Illustration for article titled She Betta Work

I love fashion week with all its boundary-pushing conceptualism, but I was a bit startled by last week's Louis Vuitton runway show during Paris Fashion Week, featuring wafer-thin models with super-sized afros. While I'm sure there are some folks amongst us who would take one look and think, "Louis Vuitton has money - why didn't he make those girls get their hair done?!" the hair wasn't the issue for me.


For a show that featured one unapologetically kinky wig after next, I found it kind of insulting that only a handful of black models out of at total of 55 were chosen. In an era when African American models are still starving for runway work, I'd love to know why Louis Vuitton's designer Marc Jacobs used so few models of African descent. To his credit, Jacobs didn't discriminate: there were girls of all races representing on the runway, just not too many that could actually grow a 'fro.

It was encouraging, however, to hear the aptly-named Chanel Iman, who graced the catwalk for Louis Vuitton this year seem so optimistic in regards to diversity in the fashion industry. "It's definitely getting better," she gleefully shared afterward the show, "we had five or six black girls in Louis Vuitton today, so woo hoo!" I guess that's more company than Naomi Campbell had fifteen years ago.

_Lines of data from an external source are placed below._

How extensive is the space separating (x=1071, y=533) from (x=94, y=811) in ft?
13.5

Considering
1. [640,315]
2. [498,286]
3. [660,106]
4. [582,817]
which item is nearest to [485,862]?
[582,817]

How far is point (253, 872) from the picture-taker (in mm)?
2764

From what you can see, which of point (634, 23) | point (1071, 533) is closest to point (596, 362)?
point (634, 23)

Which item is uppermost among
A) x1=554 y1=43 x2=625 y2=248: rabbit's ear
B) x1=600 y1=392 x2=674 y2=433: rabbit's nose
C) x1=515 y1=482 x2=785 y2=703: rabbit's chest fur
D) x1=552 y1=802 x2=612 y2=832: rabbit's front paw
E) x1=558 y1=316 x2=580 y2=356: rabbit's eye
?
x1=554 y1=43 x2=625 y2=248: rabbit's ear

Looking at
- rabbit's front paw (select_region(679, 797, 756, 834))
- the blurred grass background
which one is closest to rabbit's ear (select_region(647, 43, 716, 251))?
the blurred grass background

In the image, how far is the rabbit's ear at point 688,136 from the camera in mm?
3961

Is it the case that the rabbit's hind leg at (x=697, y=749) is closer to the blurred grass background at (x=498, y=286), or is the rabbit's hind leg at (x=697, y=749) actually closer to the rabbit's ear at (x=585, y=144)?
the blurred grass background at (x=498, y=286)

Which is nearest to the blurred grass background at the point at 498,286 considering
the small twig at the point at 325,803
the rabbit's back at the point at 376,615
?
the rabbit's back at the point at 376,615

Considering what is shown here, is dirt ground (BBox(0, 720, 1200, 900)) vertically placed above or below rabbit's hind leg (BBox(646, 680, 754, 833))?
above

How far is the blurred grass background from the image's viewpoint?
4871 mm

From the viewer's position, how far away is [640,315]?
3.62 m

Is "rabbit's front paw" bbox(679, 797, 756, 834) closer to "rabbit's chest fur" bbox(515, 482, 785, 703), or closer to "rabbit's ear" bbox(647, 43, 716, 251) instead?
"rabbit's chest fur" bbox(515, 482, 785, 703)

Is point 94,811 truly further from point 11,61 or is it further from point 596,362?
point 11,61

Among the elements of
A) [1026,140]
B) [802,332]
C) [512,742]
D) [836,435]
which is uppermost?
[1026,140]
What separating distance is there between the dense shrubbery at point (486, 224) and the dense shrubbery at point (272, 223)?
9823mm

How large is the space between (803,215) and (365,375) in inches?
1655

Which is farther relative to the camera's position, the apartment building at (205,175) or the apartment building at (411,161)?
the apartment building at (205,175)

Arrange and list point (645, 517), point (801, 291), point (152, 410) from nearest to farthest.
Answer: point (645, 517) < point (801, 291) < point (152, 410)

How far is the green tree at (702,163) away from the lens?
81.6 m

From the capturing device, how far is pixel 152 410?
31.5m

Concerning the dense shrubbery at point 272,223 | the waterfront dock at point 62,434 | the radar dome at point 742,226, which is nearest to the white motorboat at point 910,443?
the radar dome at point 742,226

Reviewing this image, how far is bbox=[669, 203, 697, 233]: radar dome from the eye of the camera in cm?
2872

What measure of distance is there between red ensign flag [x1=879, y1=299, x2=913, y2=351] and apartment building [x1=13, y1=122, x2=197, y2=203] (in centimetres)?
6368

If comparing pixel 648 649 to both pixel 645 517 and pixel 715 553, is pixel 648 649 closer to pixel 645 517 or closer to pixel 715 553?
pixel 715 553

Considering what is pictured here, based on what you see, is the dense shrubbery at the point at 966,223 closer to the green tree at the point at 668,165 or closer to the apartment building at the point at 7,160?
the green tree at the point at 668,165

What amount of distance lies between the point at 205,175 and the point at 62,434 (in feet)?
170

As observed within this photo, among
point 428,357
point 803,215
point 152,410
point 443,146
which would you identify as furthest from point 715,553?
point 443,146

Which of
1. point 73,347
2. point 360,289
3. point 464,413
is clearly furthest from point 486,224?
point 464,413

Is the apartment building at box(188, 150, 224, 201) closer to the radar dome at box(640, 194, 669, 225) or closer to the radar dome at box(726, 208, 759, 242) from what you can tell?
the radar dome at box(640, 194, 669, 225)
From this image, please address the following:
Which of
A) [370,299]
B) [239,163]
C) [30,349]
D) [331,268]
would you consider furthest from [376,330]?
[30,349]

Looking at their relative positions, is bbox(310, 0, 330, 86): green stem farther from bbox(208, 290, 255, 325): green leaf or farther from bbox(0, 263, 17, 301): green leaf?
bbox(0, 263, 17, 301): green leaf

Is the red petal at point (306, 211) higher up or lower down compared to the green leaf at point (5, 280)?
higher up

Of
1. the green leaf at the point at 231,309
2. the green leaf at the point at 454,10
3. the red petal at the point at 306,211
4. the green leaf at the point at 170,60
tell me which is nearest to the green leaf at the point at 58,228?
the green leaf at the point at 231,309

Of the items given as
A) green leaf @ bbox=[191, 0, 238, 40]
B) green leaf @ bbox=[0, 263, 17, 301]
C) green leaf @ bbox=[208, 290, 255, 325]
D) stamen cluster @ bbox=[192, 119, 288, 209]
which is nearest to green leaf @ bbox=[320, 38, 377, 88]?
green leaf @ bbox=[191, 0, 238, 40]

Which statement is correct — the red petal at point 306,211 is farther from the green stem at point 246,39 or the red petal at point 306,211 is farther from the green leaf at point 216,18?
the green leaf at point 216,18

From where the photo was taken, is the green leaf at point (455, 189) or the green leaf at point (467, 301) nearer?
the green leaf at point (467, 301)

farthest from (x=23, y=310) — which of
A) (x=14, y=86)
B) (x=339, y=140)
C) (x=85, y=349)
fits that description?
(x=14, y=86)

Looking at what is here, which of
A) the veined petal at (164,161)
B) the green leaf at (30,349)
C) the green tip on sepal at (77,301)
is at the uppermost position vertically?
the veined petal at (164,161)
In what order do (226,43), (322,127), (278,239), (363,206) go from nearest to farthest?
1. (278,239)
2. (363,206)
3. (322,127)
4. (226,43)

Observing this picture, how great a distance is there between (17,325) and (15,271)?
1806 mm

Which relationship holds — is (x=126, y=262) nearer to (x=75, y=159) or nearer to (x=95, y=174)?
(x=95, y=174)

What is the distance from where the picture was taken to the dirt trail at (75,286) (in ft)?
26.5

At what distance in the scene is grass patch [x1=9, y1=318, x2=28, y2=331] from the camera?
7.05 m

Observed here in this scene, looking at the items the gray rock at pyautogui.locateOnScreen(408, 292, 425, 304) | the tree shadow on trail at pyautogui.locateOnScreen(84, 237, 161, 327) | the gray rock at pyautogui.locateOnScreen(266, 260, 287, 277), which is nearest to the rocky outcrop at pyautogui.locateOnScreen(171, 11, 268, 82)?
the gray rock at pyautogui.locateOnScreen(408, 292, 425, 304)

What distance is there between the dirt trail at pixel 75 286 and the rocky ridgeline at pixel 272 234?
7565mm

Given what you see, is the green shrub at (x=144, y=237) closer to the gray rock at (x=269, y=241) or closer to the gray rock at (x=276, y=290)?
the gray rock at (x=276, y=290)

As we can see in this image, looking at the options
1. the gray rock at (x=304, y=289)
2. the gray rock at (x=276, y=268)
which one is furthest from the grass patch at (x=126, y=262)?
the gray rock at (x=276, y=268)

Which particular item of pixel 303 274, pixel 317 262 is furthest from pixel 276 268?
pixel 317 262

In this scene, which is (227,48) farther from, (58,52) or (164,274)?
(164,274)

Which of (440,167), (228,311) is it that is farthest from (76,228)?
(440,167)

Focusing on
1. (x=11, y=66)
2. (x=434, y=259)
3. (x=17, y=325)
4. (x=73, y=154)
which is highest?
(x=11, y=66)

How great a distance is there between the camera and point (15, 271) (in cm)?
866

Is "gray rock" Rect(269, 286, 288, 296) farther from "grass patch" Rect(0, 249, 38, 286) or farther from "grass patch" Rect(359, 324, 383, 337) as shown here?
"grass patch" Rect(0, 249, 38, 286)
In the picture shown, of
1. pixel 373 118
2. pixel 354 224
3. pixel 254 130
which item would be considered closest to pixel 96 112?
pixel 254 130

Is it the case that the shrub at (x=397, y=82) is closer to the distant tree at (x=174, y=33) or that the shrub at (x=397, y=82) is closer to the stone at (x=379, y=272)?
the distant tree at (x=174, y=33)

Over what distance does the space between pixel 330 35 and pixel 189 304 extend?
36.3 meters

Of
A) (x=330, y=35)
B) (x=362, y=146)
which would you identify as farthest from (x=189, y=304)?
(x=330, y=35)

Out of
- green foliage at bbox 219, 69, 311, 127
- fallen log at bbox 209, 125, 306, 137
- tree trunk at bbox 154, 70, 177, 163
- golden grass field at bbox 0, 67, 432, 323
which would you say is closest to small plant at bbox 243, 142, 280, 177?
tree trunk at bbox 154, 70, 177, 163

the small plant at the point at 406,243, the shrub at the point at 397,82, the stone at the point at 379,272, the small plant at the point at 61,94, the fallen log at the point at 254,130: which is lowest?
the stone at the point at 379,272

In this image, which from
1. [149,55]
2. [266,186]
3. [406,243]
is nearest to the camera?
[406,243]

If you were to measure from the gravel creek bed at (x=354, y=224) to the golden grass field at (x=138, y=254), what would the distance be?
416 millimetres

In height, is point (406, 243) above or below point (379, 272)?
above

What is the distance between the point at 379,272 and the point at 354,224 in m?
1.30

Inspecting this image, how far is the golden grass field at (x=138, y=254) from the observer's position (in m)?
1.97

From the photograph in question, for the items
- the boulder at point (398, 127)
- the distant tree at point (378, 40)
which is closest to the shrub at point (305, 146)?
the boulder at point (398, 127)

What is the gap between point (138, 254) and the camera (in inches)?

Still, I can't help but wonder if the handful that were just there because of the seemingly post-racial, neo-bohemian, post-apocalyptic theme L.V. chose to go with this year. A world where America's "so cool and edgy and post-racial, we've all got the hair to prove it!" Or if they were selected because an entire runway show featuring white models sporting afro wigs might be a little too…I don't know. A lot of things.

Let's just hope that next season, when all the afro wigs are neatly packed away, the fashion industry remembers that black girls need work, too.